Your assignment »
The records are to be copied from the line that contains "gazeta zdjęcia stock" through their last line, word for word, with every picture left out.

[Short text fragments from websites]
%%

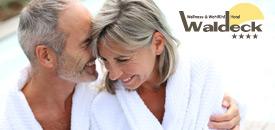 Hotel WALDECK - genießen und erleben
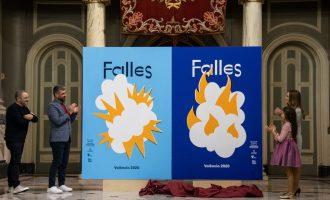 La primera mascletà i l''adéu' de la cremà, als cartells de Falles 2020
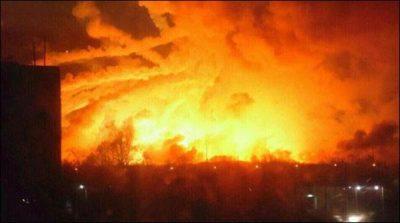 Ukraine: Cannon fire in the ammunition depot, mass destruction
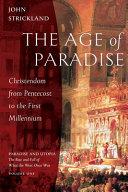 The Age of Paradise PDF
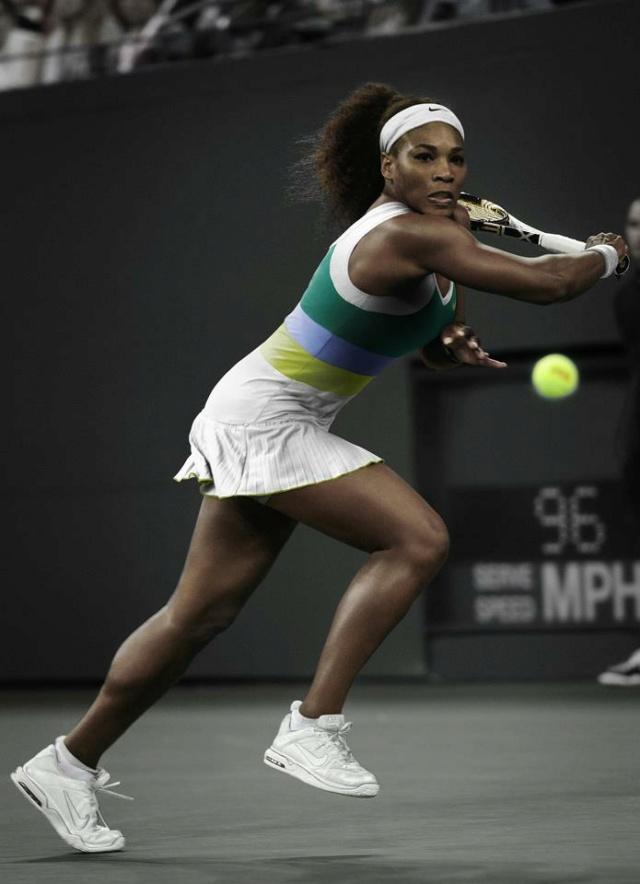 Venus & Serena Williams - 3 - Page 48 Serena90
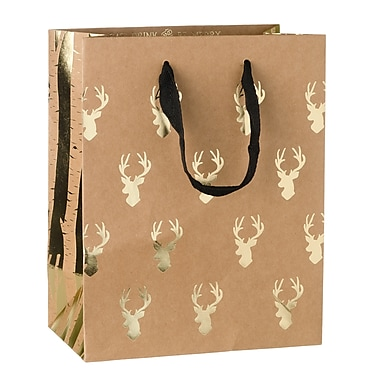 Creative Bag Holiday Paper Shopping Bags, 8 x 4.5 x 10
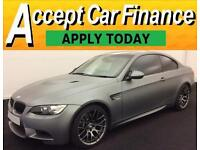 BMW M3 FROM £129 PER WEEK!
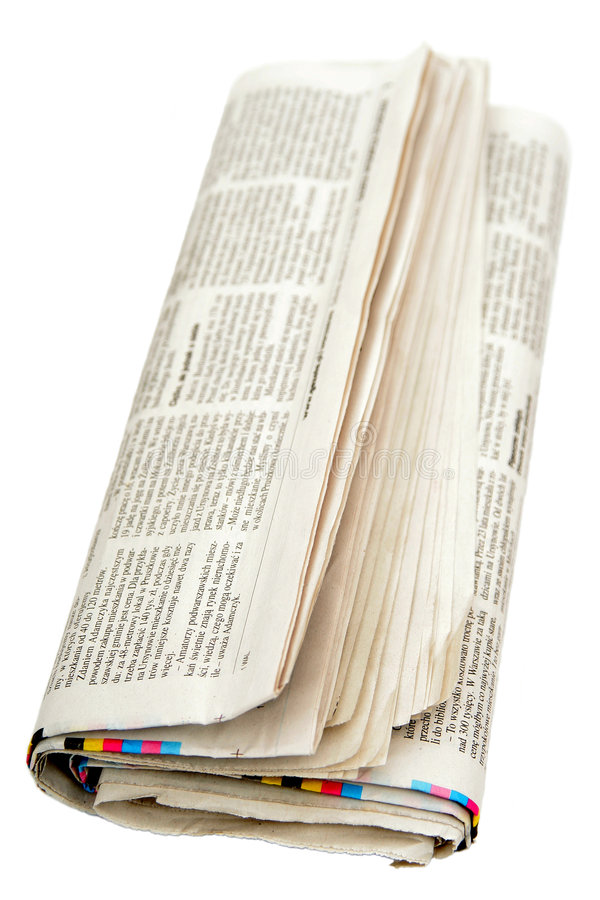 gazeta zdjęcia stock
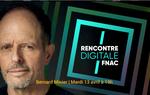 Ce mardi, à 19h, rencontre Fnac digitale avec Bernard Minier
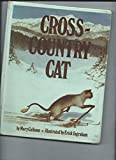 Cross-Country Cat Library Binding 1979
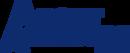 About Asbestos Pty Ltd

%%

Reply »
 gazeta zdjęcia stock
 Ce mardi, à 19h, rencontre Fnac digitale avec Bernard Minier
 Cross-Country Cat Library Binding 1979
 About Asbestos Pty Ltd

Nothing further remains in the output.